What is required: Restate the entire listing word for word.
• • • • •
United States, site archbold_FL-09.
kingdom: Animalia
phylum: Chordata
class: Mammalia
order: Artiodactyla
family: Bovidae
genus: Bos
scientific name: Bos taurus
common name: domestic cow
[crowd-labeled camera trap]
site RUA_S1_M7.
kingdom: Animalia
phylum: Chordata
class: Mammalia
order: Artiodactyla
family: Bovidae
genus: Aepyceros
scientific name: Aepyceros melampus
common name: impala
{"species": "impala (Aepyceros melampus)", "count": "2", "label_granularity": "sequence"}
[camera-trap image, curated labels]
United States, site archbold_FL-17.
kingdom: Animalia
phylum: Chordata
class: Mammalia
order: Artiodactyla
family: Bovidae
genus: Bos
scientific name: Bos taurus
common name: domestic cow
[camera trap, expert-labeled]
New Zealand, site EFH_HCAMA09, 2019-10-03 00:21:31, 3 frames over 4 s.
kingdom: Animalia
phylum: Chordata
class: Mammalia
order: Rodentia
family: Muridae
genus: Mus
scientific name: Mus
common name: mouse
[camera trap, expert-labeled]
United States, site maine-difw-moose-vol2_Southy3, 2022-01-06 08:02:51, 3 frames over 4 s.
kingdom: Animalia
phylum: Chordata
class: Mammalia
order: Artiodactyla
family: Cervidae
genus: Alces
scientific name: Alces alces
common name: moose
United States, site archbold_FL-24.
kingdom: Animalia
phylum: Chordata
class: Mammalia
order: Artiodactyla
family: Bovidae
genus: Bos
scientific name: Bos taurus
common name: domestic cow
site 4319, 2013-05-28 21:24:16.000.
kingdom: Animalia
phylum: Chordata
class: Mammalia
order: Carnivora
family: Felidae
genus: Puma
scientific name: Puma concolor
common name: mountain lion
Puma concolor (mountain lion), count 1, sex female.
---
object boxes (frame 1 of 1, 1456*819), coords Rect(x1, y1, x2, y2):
• • • • •
Task answer:
United States, site archbold_FL-09.
kingdom: Animalia
phylum: Chordata
class: Mammalia
order: Artiodactyla
family: Bovidae
genus: Bos
scientific name: Bos taurus
common name: domestic cow
[crowd-labeled camera trap]
site RUA_S1_M7.
kingdom: Animalia
phylum: Chordata
class: Mammalia
order: Artiodactyla
family: Bovidae
genus: Aepyceros
scientific name: Aepyceros melampus
common name: impala
{"species": "impala (Aepyceros melampus)", "count": "2", "label_granularity": "sequence"}
[camera-trap image, curated labels]
United States, site archbold_FL-17.
kingdom: Animalia
phylum: Chordata
class: Mammalia
order: Artiodactyla
family: Bovidae
genus: Bos
scientific name: Bos taurus
common name: domestic cow
[camera trap, expert-labeled]
New Zealand, site EFH_HCAMA09, 2019-10-03 00:21:31, 3 frames over 4 s.
kingdom: Animalia
phylum: Chordata
class: Mammalia
order: Rodentia
family: Muridae
genus: Mus
scientific name: Mus
common name: mouse
[camera trap, expert-labeled]
United States, site maine-difw-moose-vol2_Southy3, 2022-01-06 08:02:51, 3 frames over 4 s.
kingdom: Animalia
phylum: Chordata
class: Mammalia
order: Artiodactyla
family: Cervidae
genus: Alces
scientific name: Alces alces
common name: moose
United States, site archbold_FL-24.
kingdom: Animalia
phylum: Chordata
class: Mammalia
order: Artiodactyla
family: Bovidae
genus: Bos
scientific name: Bos taurus
common name: domestic cow
site 4319, 2013-05-28 21:24:16.000.
kingdom: Animalia
phylum: Chordata
class: Mammalia
order: Carnivora
family: Felidae
genus: Puma
scientific name: Puma concolor
common name: mountain lion
Puma concolor (mountain lion), count 1, sex female.
---
object boxes (frame 1 of 1, 1456*819), coords Rect(x1, y1, x2, y2):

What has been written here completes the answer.